We live and die in a broken world, its shattered fragments reflecting the beauty and glory and rightness of what once was and someday again will be--but only reflecting, and in its brokenness often distorting our perceptions. As people who live among the shards we can't assume that everything we see is what it seems.
A quote from Galileo that I found in one of Triss' books for next year:
"Whatever the course of our lives, we should receive them as the highest gift from the hand of God, in which equally reposed the power to do nothing whatever for us. Indeed, we should accept misfortune not only in thanks, but in infinite gratitude to Providence, which by such means detaches us from an excessive love for Earthly things and elevates our minds to the celestial and divine."
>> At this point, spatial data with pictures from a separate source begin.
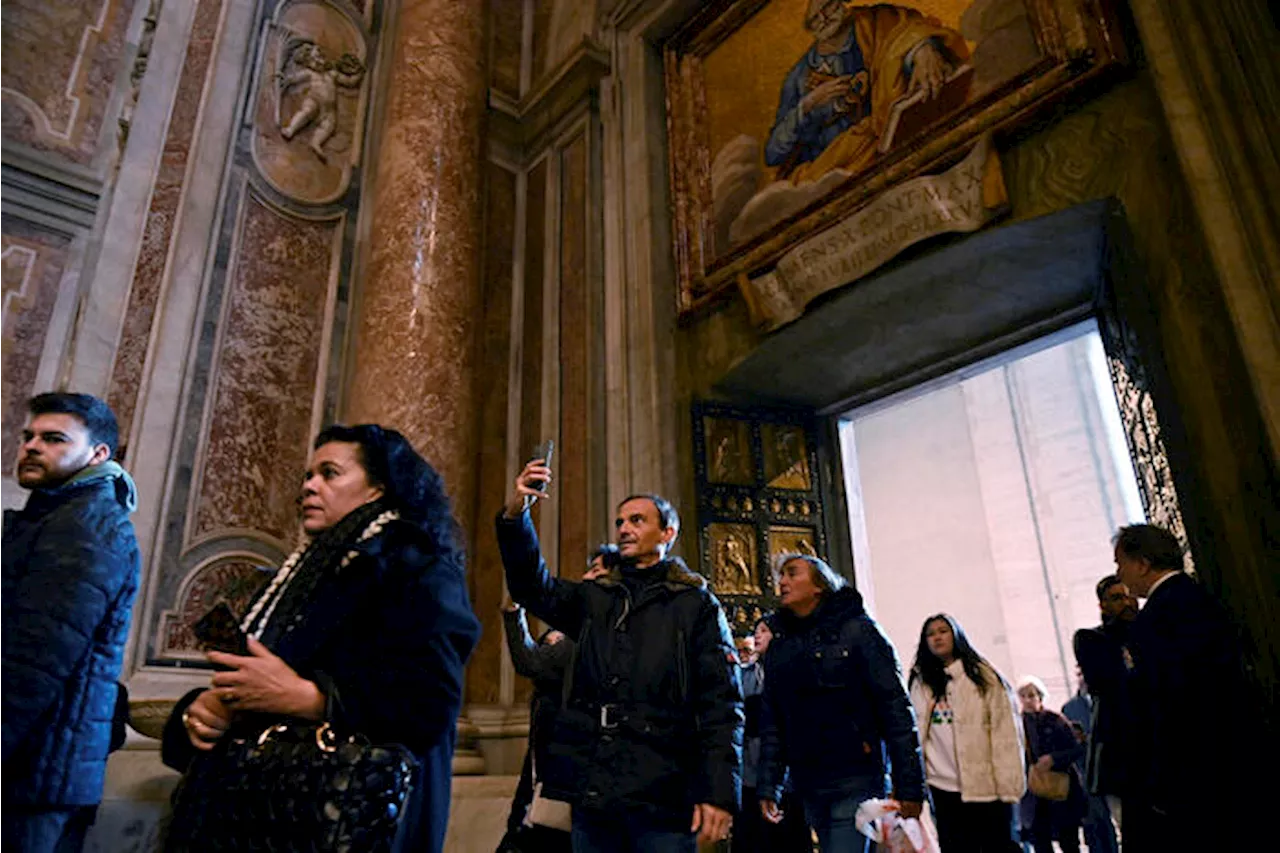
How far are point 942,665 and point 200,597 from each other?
12.7 ft

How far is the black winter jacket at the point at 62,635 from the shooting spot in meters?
1.71

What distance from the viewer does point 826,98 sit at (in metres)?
5.25

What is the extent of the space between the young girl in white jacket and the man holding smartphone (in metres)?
1.98

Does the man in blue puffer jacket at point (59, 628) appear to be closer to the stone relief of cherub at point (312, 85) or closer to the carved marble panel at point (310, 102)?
the carved marble panel at point (310, 102)

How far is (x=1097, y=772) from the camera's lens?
3361 mm

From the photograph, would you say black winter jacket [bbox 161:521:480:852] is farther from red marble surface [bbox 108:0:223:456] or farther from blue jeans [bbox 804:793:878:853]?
red marble surface [bbox 108:0:223:456]

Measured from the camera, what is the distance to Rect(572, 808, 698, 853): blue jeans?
210 centimetres

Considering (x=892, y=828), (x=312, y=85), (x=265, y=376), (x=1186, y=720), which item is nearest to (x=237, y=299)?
(x=265, y=376)

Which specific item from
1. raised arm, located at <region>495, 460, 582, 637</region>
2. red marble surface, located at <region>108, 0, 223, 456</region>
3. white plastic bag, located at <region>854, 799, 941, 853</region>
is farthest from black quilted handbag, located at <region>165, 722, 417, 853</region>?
red marble surface, located at <region>108, 0, 223, 456</region>

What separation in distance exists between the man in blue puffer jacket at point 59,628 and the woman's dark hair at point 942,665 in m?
3.34

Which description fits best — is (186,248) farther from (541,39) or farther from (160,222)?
(541,39)

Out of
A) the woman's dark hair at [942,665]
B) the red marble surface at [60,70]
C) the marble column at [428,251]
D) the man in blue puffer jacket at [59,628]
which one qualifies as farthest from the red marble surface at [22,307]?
the woman's dark hair at [942,665]

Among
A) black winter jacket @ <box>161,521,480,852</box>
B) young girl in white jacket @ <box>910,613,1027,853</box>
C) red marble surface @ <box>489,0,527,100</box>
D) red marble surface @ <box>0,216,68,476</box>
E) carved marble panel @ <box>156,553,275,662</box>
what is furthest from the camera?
red marble surface @ <box>489,0,527,100</box>

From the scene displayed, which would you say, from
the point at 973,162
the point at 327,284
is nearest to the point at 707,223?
the point at 973,162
And here is the Apostle Paul speaking to Timothy:
"I know whom I have believed, and am persuaded that He is able to keep that which I've committed unto Him against that day."
When I read the quotes over, they don't fall together the way they did as I came in contact with them one by one. Somehow, they sit in the same little mind-bin for me. I am too tired to figure out why. But, oh, they give such an assurance! This world is not my home. It is beautiful, and yet grotesque, and things are not as they seem.
We watched "Babe: Pig in the City" tonight, and it had such a dark, surreal quality. At one point we questioned whether it was good for the children to be watching it. But then, at the darkest moment, when we stared and Mariel cried and the little dog just lay there-- Mr. Honey said, "Oh, no. Don't worry! This just proves that the ending is going to be even happier." And it was.
Don't worry. Hold on. The ending is going to be even happier.